#### [Yapılacak işler]
a – 15 Temmuz darbe girişimiyle ilgili metne göre o gece kaç kişi hayatını kaybetti?
b – 15 Temmuz darbe girişimi ve Halil Algan hakkındaki metni kaldığı yerden sürdürün.

15 Temmuz darbe girişimi sırasında, İstanbul’da çıktığı tankın üzerinde darbeci askerler tarafından vurulduktan sonra tekerlekli sandalyeye mahkûm olan Mardinli Halil Algan (48), darbenin yıl dönümü dolayısıyla tedavi gördüğü hastanede sitem dolu sözler sarf etti. Algan, darbenin açtığı yaralardan çok ilgisizliğin canını acıttığını söyledi.
Türkiye halkı birçok askeri darbeye tanıklık etti, gördü ve yaşadı. Ülkede neredeyse her 10 yılda bir darbeler yaşandı. 27 Mayıs 1960… 12 Mart 1971… 12 Eylül 1980… 28 Şubat 1997… Son darbeden sonra birçok kez muhtıralar yaşansa da "on yılda bir darbe" geleneği artık tarihe karıştı derken, 15 Temmuz 2016’daki 15 Temmuz darbe teşebbüsü yaşandı.
Kanlı darbe girişimine karşı bu kez sokağa çıkan halk, darbecilere direndi. Uzun yıllar sinsi bir şekilde devletin tüm kurumlarında örgütlenen FETÖ’cüler, savunmasız sivil halkın üzerine ateş açmış, tankları halkın üzerine yürütmüş, savaş uçaklarıyla insanları bombalamıştı.
Bundan 3 yıl önceki kanlı ihanet darbesinde 250 insan can verdi, binlercesi de yaralandı. O gece darbeci askerlerin açtığı ateş sonucu ağır yaralanan insanlar hala o gecenin izlerini bedenlerinde taşıyor. Bunlardan biri de Mardinli Halil Algan…
ABD destekli 15 Temmuz darbe girişimi sırasında yaşadığı İstanbul’da sokağa çıkan Algan, darbecilerin tanklarını durdurmaya çalıştı. Çıktığı tankın üzerinde darbecilere karşı direnirken vurulan 48 yaşındaki Algan, tekerlekli sandalyeye mahkûm oldu.

#### [Veri parçaları]
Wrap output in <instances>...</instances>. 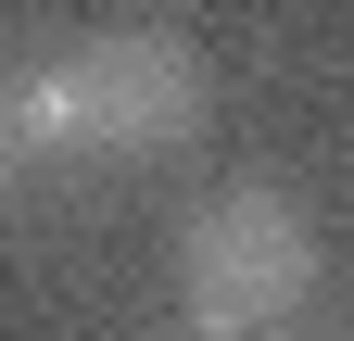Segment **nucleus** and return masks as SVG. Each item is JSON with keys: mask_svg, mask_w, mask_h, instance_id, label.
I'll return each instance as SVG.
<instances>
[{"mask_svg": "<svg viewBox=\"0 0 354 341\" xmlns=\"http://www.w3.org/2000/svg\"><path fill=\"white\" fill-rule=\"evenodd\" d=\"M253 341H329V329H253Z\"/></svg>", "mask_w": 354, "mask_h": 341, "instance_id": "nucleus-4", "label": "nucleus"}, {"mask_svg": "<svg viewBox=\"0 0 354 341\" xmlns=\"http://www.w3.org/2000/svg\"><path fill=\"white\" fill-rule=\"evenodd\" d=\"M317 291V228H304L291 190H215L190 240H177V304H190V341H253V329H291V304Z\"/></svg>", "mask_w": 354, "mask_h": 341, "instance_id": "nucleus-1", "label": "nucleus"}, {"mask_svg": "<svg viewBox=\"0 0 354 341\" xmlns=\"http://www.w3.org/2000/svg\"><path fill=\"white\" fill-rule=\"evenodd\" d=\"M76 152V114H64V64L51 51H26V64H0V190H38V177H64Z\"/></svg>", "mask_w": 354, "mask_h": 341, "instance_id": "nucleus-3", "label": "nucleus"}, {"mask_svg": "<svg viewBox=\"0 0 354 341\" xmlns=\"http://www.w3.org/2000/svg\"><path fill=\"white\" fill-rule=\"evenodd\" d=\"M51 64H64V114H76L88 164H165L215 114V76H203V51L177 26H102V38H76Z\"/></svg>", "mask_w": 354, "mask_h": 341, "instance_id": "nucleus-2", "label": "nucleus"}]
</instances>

---

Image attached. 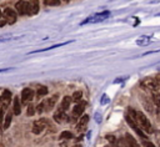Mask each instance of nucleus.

#### [Yazılı cevaplar]
a – 250 kişi.

b –
Darbecilerin saldırısından sonra 45 gün yoğun bakımda hayat mücadelesi veren Algan, daha sonra Ankara'da tedavi görmeye devam etti. 7 ay konuşma yetisini kaybeden Algan, 13 aylık tedavisinin ardından hayat mücadelesini kazanarak memleketine tekerlekli sandalyeyle geri döndü.
Yatağa mahkûm olan Algan, iki ayda bir Ankara'daki Gaziler Rehabilitasyon ve Fizik Tedavi Eğitim Araştırma Hastanesine giderek tedavisine devam ediyor.
İLKHA muhabiri, sağlık sorunları nedeniyle sık sık hastanede yatmak zorunda kalan Algan’ı tedavi gördüğü Mardin Devlet Hastanesinde ziyaret ederek, bir süre sohbet etti.
“Hayatım hastanelerde geçiyor”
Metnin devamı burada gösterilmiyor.